Text provided:
Ethan Ampadu has become a pillar – steady, consistent, committed — The Athletic 8/1/24
By Phil Hay
Death, taxes and away days in the FA Cup. Leeds United can
count on all three and after their third-round win at Peterborough United, they
wait to discover if a 14th straight away tie in the competition defies odds of
16,000 to one.
Leeds have been on this run for fully eight years, never at
home, and it has become a source of FA Cup entertainment for everyone bar
themselves. London Road yesterday was League One versus the Championship, but
any amount of time spent with the club on the road in this tournament — at
Sutton United, Newport County, Histon, Crawley Town, wherever — makes
competent, professional progression no mean feat and a 3-0 victory nothing to
be sniffed at. To sum up: Leeds have made a pig’s ear of far easier draws than
this.
But to death, taxes and away days in the FA Cup, add Ethan
Ampadu in Daniel Farke’s starting line-up. The season ticks on and as it does,
so does the impression that within the confines of Farke’s dressing room, no
player is more integral to it than Ampadu. Needed in the league, needed in the
Carabao Cup, needed in the FA Cup; all of those duties taking him to 29
straight starts and counting, with no rest beyond a few minutes near the end of
Leeds’ Christmas defeats to Preston North End and West Bromwich Albion.
Using him at Peterborough, amid six changes made by Farke,
meant playing him at centre-back, which from Farke’s point of view was fine by
him. Ampadu took the captaincy to boot and maybe this week has demonstrated
more than any other that Leeds’ current manager makes no bones about which
individuals are doing for him.
On Thursday he was jettisoning Djed Spence, giving up on a
loanee who, depending on who you speak to, can be the best right-back in the
Championship, hard work or both. Farke wants a certain character in his squad
and without going to town when he spoke about Spence’s premature exit publicly,
the Tottenham defender was clearly not it.
One of the striking moments in Spence’s few Leeds
appearances, at the end of December’s 2-0 win at Blackburn Rovers, was Farke
collaring him on the pitch after the final whistle for a prolonged debrief
about positioning and game management. Farke has done similar with other
players, too, but Ampadu, United’s £7million ($9m) signing from Chelsea, falls
into the category of a footballer who appears to need no babysitting; steady,
consistent, zero hassle. Farke is yet to test the impact of removing the 23-year-old
from his line-up, like the pillar he is loath to fiddle with.
There were other ways yesterday for Farke to fill the
left-sided defensive slot that Pascal Struijk normally holds down: Liam Cooper,
who was on the bench, or Charlie Cresswell, who was left at home. Cresswell,
Leeds’ England Under-21 international, is himself becoming an example of how
Farke constructs a pecking order; that even in the FA Cup, against a League One
team, there was no role for him. Farke banked on Ampadu and got more than
anyone bargained for – a clean sheet combined with a goal in each half,
Ampadu’s first for Leeds and, aside from an effort for Spezia in a Serie A
play-off last season, his first for anyone.

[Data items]
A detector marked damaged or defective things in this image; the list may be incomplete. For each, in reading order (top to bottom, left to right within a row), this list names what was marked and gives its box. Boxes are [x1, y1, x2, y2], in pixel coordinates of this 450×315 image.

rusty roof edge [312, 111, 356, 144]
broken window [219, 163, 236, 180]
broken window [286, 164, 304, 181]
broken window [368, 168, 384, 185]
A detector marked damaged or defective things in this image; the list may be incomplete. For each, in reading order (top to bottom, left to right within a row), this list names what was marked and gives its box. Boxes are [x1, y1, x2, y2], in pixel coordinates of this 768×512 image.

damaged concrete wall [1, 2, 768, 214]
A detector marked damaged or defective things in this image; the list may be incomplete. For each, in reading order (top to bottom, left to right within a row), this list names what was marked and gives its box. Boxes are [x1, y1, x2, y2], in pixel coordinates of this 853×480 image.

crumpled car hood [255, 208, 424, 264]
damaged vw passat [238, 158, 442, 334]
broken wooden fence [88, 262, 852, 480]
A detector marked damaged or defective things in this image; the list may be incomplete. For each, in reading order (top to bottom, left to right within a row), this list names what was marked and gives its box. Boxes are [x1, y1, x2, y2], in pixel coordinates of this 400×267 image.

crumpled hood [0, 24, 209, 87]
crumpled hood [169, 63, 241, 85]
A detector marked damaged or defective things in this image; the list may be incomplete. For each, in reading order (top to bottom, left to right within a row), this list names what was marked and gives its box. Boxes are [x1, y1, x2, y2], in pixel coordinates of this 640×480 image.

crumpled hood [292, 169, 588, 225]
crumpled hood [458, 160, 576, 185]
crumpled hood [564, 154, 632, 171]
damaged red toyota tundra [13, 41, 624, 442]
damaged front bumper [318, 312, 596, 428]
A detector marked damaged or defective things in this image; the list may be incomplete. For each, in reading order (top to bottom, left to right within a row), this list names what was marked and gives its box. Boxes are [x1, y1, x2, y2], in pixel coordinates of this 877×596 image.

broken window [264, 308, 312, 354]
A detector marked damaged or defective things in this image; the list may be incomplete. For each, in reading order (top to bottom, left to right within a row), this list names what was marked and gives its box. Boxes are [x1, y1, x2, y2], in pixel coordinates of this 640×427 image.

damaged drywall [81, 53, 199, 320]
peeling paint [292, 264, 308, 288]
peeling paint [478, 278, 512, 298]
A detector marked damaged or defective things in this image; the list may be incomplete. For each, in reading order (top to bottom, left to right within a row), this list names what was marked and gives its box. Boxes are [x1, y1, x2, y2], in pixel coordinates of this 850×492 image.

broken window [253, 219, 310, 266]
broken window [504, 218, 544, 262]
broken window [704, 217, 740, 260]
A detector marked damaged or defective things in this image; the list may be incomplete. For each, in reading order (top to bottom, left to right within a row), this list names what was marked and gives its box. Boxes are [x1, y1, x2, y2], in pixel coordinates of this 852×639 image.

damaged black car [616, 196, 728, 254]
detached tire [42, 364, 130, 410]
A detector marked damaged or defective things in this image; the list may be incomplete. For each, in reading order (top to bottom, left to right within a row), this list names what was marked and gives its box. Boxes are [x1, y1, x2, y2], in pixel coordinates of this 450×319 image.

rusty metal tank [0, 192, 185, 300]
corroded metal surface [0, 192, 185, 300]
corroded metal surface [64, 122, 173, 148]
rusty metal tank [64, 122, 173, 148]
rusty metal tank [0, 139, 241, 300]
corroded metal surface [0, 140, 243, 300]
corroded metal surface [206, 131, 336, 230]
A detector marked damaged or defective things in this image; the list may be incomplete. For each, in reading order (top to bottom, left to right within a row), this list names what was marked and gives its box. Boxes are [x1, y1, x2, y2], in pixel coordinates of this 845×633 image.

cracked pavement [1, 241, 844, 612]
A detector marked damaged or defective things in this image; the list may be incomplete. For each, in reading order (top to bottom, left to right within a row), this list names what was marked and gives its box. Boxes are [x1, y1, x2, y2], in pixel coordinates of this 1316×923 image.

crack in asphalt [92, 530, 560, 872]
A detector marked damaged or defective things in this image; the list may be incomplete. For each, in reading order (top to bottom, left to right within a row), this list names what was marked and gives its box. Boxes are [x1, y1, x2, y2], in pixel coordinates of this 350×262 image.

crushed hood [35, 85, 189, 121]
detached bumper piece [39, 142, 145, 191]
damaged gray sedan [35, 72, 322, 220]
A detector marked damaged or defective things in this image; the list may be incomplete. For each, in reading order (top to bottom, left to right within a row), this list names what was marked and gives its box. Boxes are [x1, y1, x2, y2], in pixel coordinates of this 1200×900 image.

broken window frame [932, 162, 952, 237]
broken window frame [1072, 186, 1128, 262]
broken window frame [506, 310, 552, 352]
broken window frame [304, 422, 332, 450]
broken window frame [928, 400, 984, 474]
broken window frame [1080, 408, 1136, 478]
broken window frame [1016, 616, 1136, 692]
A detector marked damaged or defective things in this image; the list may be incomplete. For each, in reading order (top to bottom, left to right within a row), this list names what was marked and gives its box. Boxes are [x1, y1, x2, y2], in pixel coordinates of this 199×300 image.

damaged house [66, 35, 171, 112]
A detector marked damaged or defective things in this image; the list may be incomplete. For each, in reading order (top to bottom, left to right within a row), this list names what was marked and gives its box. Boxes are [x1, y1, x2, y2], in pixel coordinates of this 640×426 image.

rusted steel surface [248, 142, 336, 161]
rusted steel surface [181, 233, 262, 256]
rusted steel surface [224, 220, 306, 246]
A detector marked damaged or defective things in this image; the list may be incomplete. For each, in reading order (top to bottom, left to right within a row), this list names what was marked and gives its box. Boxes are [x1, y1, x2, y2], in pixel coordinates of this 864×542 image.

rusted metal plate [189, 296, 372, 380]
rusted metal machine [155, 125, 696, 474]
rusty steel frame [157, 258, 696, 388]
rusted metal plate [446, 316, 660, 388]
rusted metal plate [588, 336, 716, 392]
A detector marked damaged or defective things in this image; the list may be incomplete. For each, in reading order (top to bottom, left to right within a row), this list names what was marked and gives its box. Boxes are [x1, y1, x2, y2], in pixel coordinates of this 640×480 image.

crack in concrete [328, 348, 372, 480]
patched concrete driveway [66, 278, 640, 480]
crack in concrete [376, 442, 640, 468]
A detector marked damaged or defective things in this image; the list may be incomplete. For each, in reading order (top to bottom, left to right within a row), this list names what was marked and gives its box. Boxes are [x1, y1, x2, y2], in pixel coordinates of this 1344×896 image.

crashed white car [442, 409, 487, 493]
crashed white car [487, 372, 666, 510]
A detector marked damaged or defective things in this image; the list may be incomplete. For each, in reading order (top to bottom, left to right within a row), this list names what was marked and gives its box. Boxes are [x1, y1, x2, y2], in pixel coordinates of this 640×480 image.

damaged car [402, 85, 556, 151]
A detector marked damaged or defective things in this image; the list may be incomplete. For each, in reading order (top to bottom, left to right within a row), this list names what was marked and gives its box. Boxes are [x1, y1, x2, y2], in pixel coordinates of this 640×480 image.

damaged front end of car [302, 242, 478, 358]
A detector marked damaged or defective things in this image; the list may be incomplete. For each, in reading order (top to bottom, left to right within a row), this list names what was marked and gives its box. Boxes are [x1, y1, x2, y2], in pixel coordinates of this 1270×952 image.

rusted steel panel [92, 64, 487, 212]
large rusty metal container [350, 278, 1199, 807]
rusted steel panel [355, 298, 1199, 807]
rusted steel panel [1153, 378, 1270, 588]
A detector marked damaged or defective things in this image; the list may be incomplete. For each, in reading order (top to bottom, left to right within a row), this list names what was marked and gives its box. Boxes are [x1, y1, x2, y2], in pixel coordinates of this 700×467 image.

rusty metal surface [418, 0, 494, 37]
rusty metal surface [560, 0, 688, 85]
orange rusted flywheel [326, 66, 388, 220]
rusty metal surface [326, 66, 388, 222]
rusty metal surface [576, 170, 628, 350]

Tasks to carry out:
A: Answer these questions using the article on Ethan Ampadu:
(i) What was the score in Leeds United's third-round win at Peterborough United?
(ii) Which club did Leeds sign Ampadu from, and for what fee in pounds?
(iii) How many straight starts has Ampadu made?
B: Repeat the passage of the article on Ethan Ampadu between "There were other" and "first for anyone.", inclusive.
C: Does the article on Ethan Ampadu support each of these statements? Answer yes or no, quoting the words that decide it.
(i) Charlie Cresswell was on the bench at Peterborough.
(ii) Ampadu captained Leeds at Peterborough.
(iii) Leeds have been drawn away in the FA Cup for eight years.

Responses for each task:
A:
(i) 3-0
(ii) Chelsea, for £7million
(iii) 29

B:
There were other ways yesterday for Farke to fill the
left-sided defensive slot that Pascal Struijk normally holds down: Liam Cooper,
who was on the bench, or Charlie Cresswell, who was left at home. Cresswell,
Leeds’ England Under-21 international, is himself becoming an example of how
Farke constructs a pecking order; that even in the FA Cup, against a League One
team, there was no role for him. Farke banked on Ampadu and got more than
anyone bargained for – a clean sheet combined with a goal in each half,
Ampadu’s first for Leeds and, aside from an effort for Spezia in a Serie A
play-off last season, his first for anyone.

C:
(i) No: "Charlie Cresswell, who was left at home"
(ii) Yes: "Ampadu took the captaincy to boot"
(iii) Yes: "Leeds have been on this run for fully eight years, never at home"